One recent effort to develop a specific education-oriented destination with tourism potential didn’t make it.

The spectacular failure of the YouZeum, a health science attraction in the former Federal Building, née Post Office, on Cherry Street downtown burned through several million dollars of public and private grants and funds before it went bust in what turned out to be an embarrassing failure. Although the rumble of community doubt and disapproval may still be faint but perhaps growing — no one would publicly dare question or oppose another downtown project for fear of being branded a, well, you know — a boondoggle might be in the making now that more city resources have been committed to an old house downtown with a total expenditure that has crawled above the $1.3 million mark.

Coming up short

The Columbia City Council recently appropriated $326,855 from a one-time, low seven-figure “surplus” to complete the renovation of the J.W. “Blind” Boone home on the east side of North Fourth Street. With no apparent street number visible — a violation of the city’s house-numbering ordinance — in 2000, a different mayor and City Council purchased the land and the wood-frame structure for $900,000. Set back and somewhat hidden, this house was once owned by John W. “Blind” Boone (1864-1927), a ragtime pianist of some note who grew up in Warrensburg, Mo., where he has already been honored with a statue and a city park.

When completed, the Boone home will be a combination museum and “interpretative” center to honor the well-known musical personage and acquaint present and future generations with this distinctly American musical genre.

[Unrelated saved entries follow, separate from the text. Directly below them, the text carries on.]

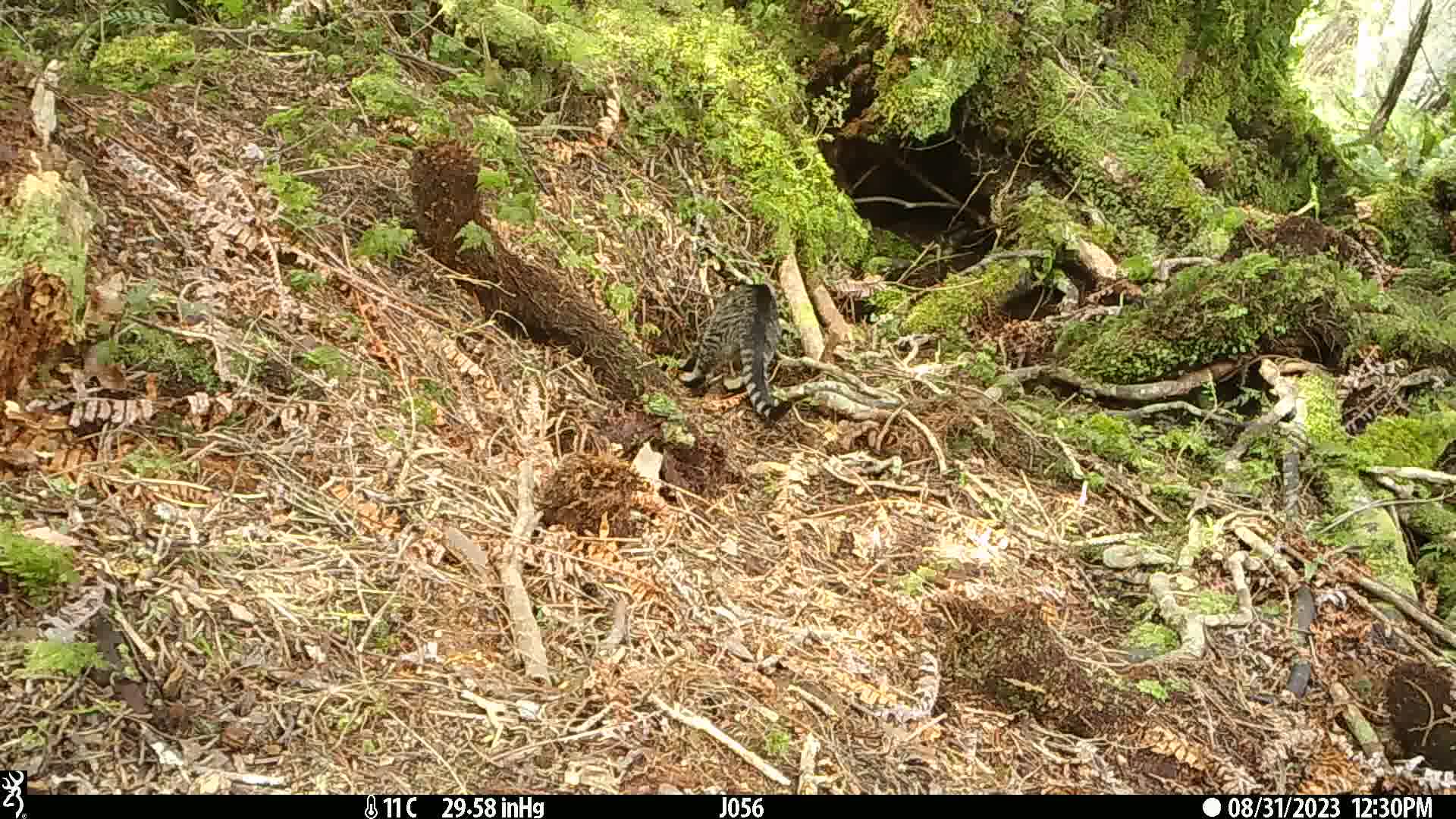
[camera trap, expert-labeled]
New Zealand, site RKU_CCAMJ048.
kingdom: Animalia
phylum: Chordata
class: Mammalia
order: Carnivora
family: Felidae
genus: Felis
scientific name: Felis catus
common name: domestic cat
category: cat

City officials aver that upon completion, the home and the resources to operate it will be assumed by the John William Boone Heritage Foundation, a not-for-profit entity, which confirms removal of this valuable center city tract from any obligation to pay property taxes. An Internet reference to this foundation draws a blank, but a funds-contributed sign in front of the home shows something in the order of $25,000 in the kitty so far, while the restoration goal ranges up to $500,000. The City of Columbia, shamed, embarrassed and no doubt frustrated over the whole affair, says “this is it” for funding and no more. Really?

This is it

Questions flourish all over the place when the Boone Home project comes under analysis as a business proposition. Let’s begin by assessing both potential and actual public interest and attendance at a facility dedicated to an admittedly specialized marginal interest in an old-time musical genre and one of its true heroes with little evidence that interest in ragtime music is growing. Then come more reality-seeking but often ugly “pro-forma” concerns that include revenue and expense projections, employment and staffing requirements, which mingle with more nebulous questions of endowment and the expectation of ongoing contributions from other private and public sector sources.

City officials can mutter “this is it” all they want, but we all know better. From a 1,001 little municipal hidey-holes will spring opportunities for contributions in a flourishing range of grants to “the arts,” “popular culture” and “recreation” to name a few. There’ll be a cornucopia of festivals for which the city finagles a “one-time” grant from its stashes to match a splurge or two from sources outside the municipal realm. How splendid! It is all so wonderful, and everyone will live happily ever knowing bucks have been thrown to assuage many layers of accumulated community guilt about our inter-racial past and all of its ugliness.

As a closing suggestion, before a single farthing more is tossed at this dubious project, let’s move the “Blind” Boone Home to Nifong Park, a vastly more practical, theme-oriented place where our past is being slowly preserved. Recalling Henry Ford’s Greenfield Village near Detroit, the automobile magnate moved dozens of structures to the multi-theme park, now in its 84th year, which proves it can be done. Our much-miniaturized “village” would include the relocated Boone Home at the city’s more assessable southeast edge, eventually becoming a magnet for tourism many times more significant than any old building downtown. Then the city would sell the present Boone Home site on North Fourth Street to a private party to return it to a tax-paying property in a win-win for all.